Johanna Pierre and colleagues (Dragonfly Data Science) have produced a draft report for the Conservation Services Programme of the New Zealand Department of Conservation on cryptic mortality of seabirds in New Zealand longline and trawl fisheries.
Painting of deployed bird-saving lines by Bruce Pearson
The report’s executive summary follows:
“Understanding the nature and extent of interactions between commercial fisheries and marine protected species is one component of best practice fisheries management. These interactions can lead to mortalities of protected species, which may be detected (e.g., by fisheries observers on vessels), or not readily detectable, and undetected (also known as cryptic mortalities). For seabirds, cryptic mortalities may result, for example, when a bird carcass falls into the water after striking a trawl warp, or when a bird is landed alive on deck, removed from fishing gear and released, but later dies as a result of injuries sustained. The assessment of the risk that New Zealand commercial fisheries represent to seabird populations, conducted by Richard & Abraham (2013), considers cryptic mortality using a set of multipliers applied across the various fishing methods. These scalars are derived from sources including data collected in New Zealand and internationally.
Here, we draw on Richard & Abraham’s (2013) approach, updated in 2014, to identify seabird species and fisheries for which cryptic mortality contributes particularly strongly to the overall assessed risk. We review assumptions and uncertainties inherent in Richard & Abraham’s (2014) methods, as well as relevant new information which may contribute to the development of more robust cryptic mortality scalars applicable to New Zealand fisheries.

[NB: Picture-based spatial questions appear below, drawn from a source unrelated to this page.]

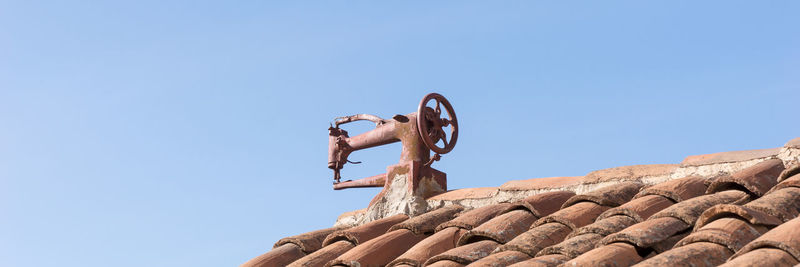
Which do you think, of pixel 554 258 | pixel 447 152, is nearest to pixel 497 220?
pixel 554 258

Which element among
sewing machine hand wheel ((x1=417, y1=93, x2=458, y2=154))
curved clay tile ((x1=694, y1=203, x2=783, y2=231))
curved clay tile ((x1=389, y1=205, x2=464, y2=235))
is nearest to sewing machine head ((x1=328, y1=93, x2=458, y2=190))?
sewing machine hand wheel ((x1=417, y1=93, x2=458, y2=154))

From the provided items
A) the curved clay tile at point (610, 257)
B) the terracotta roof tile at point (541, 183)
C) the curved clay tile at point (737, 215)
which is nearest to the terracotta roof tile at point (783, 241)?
the curved clay tile at point (737, 215)

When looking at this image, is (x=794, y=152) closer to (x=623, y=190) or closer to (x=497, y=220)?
(x=623, y=190)

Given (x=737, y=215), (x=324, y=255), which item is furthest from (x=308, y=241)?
(x=737, y=215)

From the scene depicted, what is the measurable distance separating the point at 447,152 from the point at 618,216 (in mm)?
2158

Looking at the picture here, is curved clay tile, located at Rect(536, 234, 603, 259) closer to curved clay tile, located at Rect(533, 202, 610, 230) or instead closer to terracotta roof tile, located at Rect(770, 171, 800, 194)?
curved clay tile, located at Rect(533, 202, 610, 230)

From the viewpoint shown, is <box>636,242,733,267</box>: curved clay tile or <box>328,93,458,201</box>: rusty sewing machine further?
<box>328,93,458,201</box>: rusty sewing machine

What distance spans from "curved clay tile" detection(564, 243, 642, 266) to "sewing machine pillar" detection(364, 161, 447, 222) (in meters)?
2.27

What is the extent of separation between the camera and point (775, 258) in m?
2.57

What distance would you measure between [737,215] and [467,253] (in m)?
0.96

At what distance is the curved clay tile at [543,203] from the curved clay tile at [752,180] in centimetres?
71

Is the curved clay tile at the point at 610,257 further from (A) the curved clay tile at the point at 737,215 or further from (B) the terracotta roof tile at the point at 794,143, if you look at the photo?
(B) the terracotta roof tile at the point at 794,143

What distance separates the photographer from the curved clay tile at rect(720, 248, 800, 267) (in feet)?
8.29

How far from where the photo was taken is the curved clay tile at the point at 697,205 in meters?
3.34
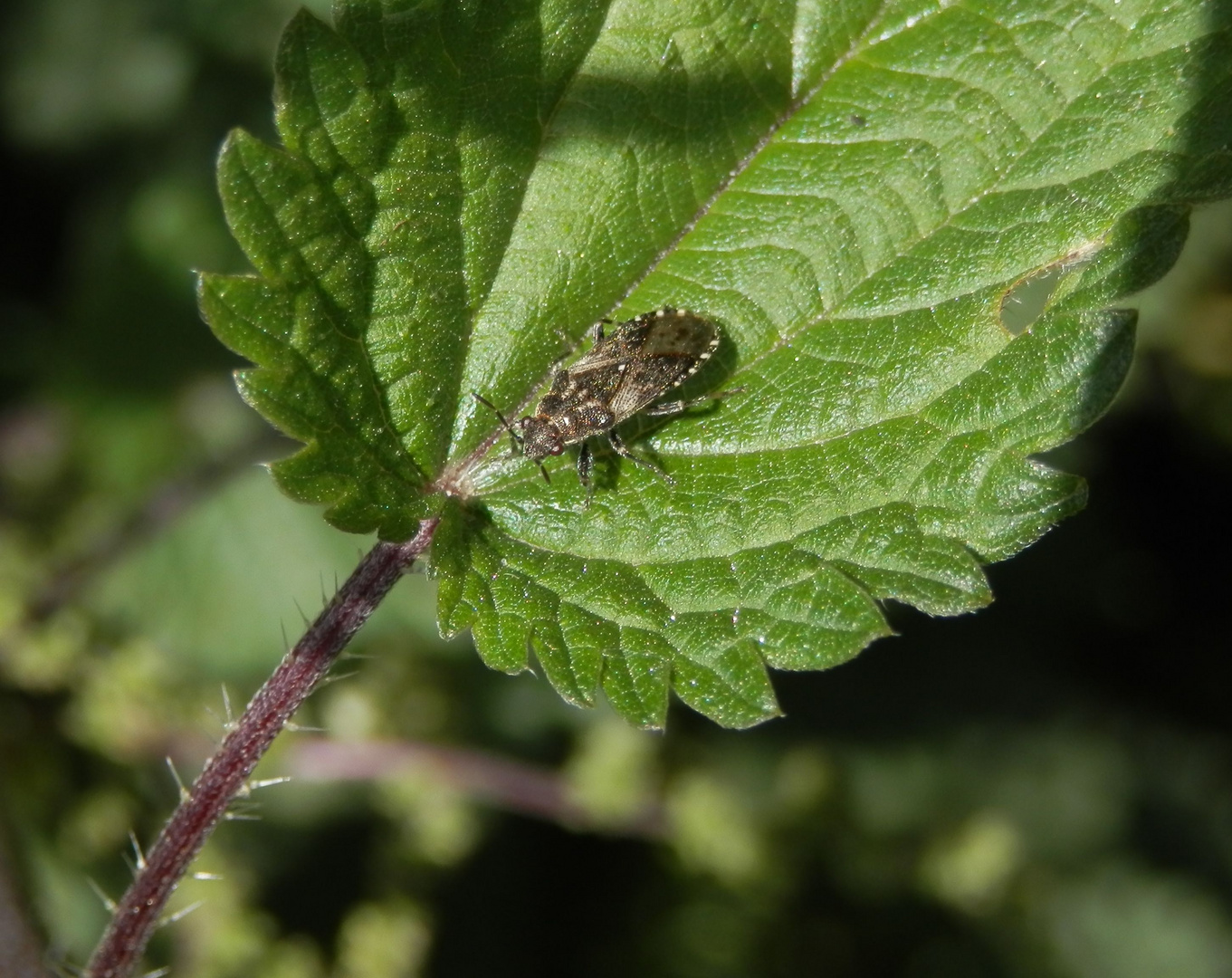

Finally, we recommend options to improve the estimation of cryptic mortality for the seabird species groups and fisheries where this is particularly important.
From Richard & Abraham’s (2014) assessment, cryptic mortality was especially influential in determining overall assessed risk for both albatross and petrel species, including black petrel (Procellaria parkinsoni) interacting with small-vessel surface and bottom longline fisheries, and Salvin’s (Thalassarche salvini) and New Zealand white-capped (T. cauta steadi) albatross interacting with small inshore trawl vessels, and southern Buller’s albatross (T. bulleri bulleri) interacting with large trawl vessels with meal plants. Key assumptions included that cryptic mortality scalars derived from fisheries outside New Zealand were appropriately applied to the New Zealand context despite differences in seabird assemblages, fishing operations and gear. Further, scalars applied to cryptic mortality of seabirds due to aerial warp strikes and interactions with trawl nets were entirely assumption-based.
Relevant new information that may contribute to refining scalars describing cryptic mortality includes work conducted on cryptic mortality associated with a Falkland Islands demersal trawl fishery, and two new studies reporting the outcomes of seabird strikes on trawl warps. Additional data sources that could prove valuable for the development of improved scalars include the database collected on seabird interactions with trawl fisheries in the Conservation of Antarctic Marine Living Resources Convention Area and from trawl fisheries off the Falkland Islands. Given the seabirds and fisheries for which cryptic mortality is a particularly important determinant of overall risk, and the additional information that may be available, priority areas for improving estimates of cryptic mortalities in New Zealand fisheries include developing method-specific cryptic mortality scalars for bottom longline fisheries, exploring existing information to refine scalars applicable to inshore fisheries, and refining estimates of mortalities – both observed and cryptic - that result from aerial warp strikes. Applying scalars for broad groupings of large (i.e., predominantly albatrosses) and small seabirds appears appropriate given current information. The immediate amendment of data collection protocols used by New Zealand fisheries observers is recommended to document cryptic seabird mortalities. The implementation of new data collection protocols, potentially combined with experimental data collection, are also considered priorities in order to develop an understanding of cryptic mortality, especially in inshore fisheries.”
Pierre, J.P., Richard, Y. & Abraham, E.R. 2014. Assessment of Cryptic Seabird Mortality due to Trawl Warps and Longlines. Draft Report prepared for the Department of Conservation: Conservation Services Programme Project INT2013-05. Wellington: Dragonfly Data Science. 46 pp.